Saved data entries

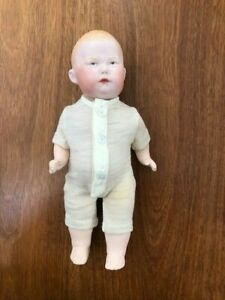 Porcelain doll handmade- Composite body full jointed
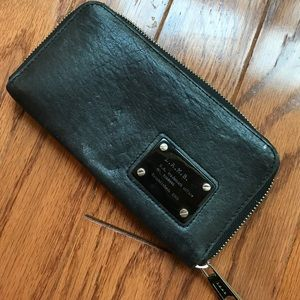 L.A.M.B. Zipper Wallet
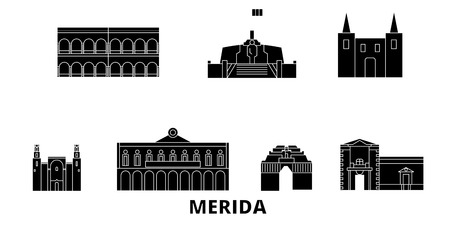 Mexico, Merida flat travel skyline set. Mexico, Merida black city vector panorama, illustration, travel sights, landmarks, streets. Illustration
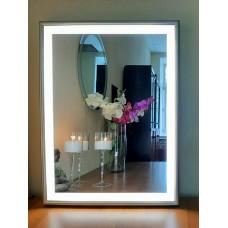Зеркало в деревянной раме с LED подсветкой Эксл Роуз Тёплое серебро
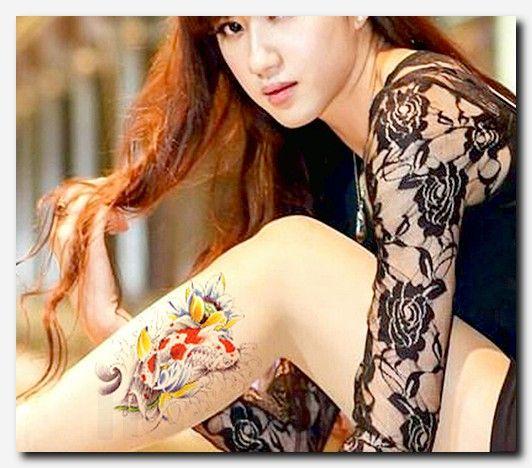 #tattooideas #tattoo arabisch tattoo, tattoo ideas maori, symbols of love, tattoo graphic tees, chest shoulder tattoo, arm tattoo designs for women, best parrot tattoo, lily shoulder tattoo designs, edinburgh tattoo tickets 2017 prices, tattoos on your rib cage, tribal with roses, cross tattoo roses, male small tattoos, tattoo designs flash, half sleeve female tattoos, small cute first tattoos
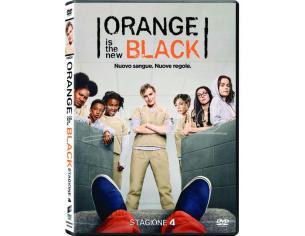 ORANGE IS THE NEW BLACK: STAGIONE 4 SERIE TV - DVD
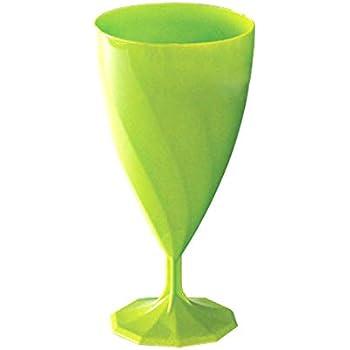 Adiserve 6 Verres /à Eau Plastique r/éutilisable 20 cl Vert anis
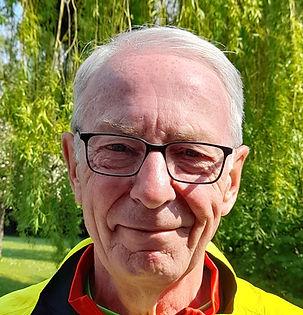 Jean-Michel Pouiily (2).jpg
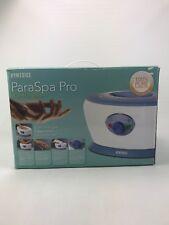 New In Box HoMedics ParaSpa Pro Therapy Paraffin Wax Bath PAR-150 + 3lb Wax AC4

**ACTION ITEM**
A word-for-word copy of the data, without its pictures, is what is needed.

**TASK SOLUTION**
 Porcelain doll handmade- Composite body full jointed
 L.A.M.B. Zipper Wallet
 Mexico, Merida flat travel skyline set. Mexico, Merida black city vector panorama, illustration, travel sights, landmarks, streets. Illustration
Зеркало в деревянной раме с LED подсветкой Эксл Роуз Тёплое серебро
 #tattooideas #tattoo arabisch tattoo, tattoo ideas maori, symbols of love, tattoo graphic tees, chest shoulder tattoo, arm tattoo designs for women, best parrot tattoo, lily shoulder tattoo designs, edinburgh tattoo tickets 2017 prices, tattoos on your rib cage, tribal with roses, cross tattoo roses, male small tattoos, tattoo designs flash, half sleeve female tattoos, small cute first tattoos
 ORANGE IS THE NEW BLACK: STAGIONE 4 SERIE TV - DVD
 Adiserve 6 Verres /à Eau Plastique r/éutilisable 20 cl Vert anis
 Jean-Michel Pouiily (2).jpg
 New In Box HoMedics ParaSpa Pro Therapy Paraffin Wax Bath PAR-150 + 3lb Wax AC4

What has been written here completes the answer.